In the United States, Trichophyton tonsurans has also become a common cause of tinea capitis; this is passed on from one person to another as it naturally infects humans (i.e. it is anthropophilic). It frequently causes no symptoms and is commonly found in adult carriers.

Other anthropophilic fungi sometimes found to cause tinea capitis are:

  • Trichophyton violaceum especially in African patients
  • Microsporum audouinii
  • Microsporum ferrugineum
  • Trichophyton schoenleinii
  • Trichophyton rubrum
  • Trichophyton megninii
  • Trichophyton soudanense
  • Trichophyton yaoundei.

Dermatophyte fungi sometimes originate in the soil (geophilic organisms). These rarely cause tinea capitis:

  • Nannizzia gypsea
  • Microsporum fulvum.

How is ringworm in babies spread?

Ringworm infections are transmitted by contact with an infected person or animal or by contact with personal items or surfaces used by infected people, such as clothes or hairbrushes.

How to prevent ringworm infections?

Ringworm is spread by contact with infected humans, animals and contaminated objects and surfaces. Children are most likely to be infected by other people who already have ringworm, via school playgrounds, gyms, contaminated clothing, bath mats, towels, damp floors and showers.

Preventing others from coming into contact with the wound or from sharing personal use items helps to prevent transmission to others. Keeping feet covered in areas such as gyms, pools and locker rooms is also of value.

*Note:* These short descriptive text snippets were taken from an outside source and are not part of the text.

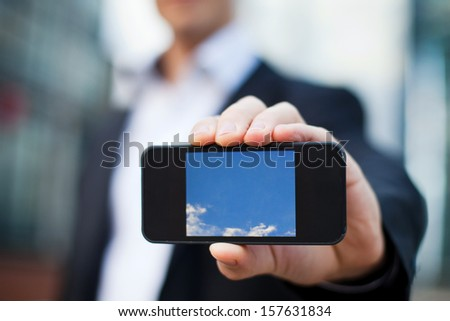 smart phone in the hand of businessman - stock photo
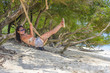 young beautiful Chinese Asian girl having fun on beach tree swing enjoying happy feeling free in Summer holiday tropical trip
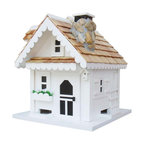 """Home Bazaar Inc. - Tranquility Feeder - White/Natural - Features: scalloped, roof line scrollwork; stone chimney with chimney cap; side bench; bay window; matching birdhouse decoration white peaked, pine shingled roof; storm shutters; trellis; white flower pot; lift-out, magnetic roof opening; and a pyramid-shaped center piece in the middle of the floor to spread seed to all four sides. Comes with a mounting plate that allows easy placement on a wooden 4"""" X 4"""" and an ingenious steel cable to hang the feeder."""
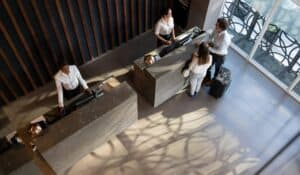 arial photo of two people checking into a hotel with two employees behind the desk with stone desks, a window showing the street outside and wood accents on the wall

Because ringworm is very contagious, it can be difficult to prevent. However, there are ways you can help your child avoid being infected:

  • Avoid contact with infected people. Where this is not possible, wash hands thoroughly after contact, and dry them well.
  • Pets with bald spots may have ringworm, so care should be taken to avoid touching or petting them. Have any household pets evaluated by a veterinarian to make sure that they do not have a tinea infection. If the veterinarian discovers an infection, be sure to have the animal treated.
  • Avoid contact with infected pets, and wash your pets with anti-fungal solution.
  • Clothing and sheets used by infected people should be washed daily.
  • Pay special attention to drying moist areas on the body (e.g. armpits, groin, in between toes).
  • Don’t share brushes, combs, hats, clothing, linen or towels with an infected person.
  • Don’t walk in bare feet on damp floors or in communal showers.

If your child has ringworm:

  • Cover the rash with clothing or a dressing (e.g. a Band-Aid).
  • Don’t let them use communal pools or baths until you have started the appropriate treatment.
  • Wash their clothing, towels and bed linen often and with hot water.
  • Spray their shoes with anti-fungal spray if the ringworm is on their feet. This will help stop their feet being reinfected after treatment.

Who’s at risk of ringworm?

Ringworm may occur in people of all ages, of all races, and of both sexes.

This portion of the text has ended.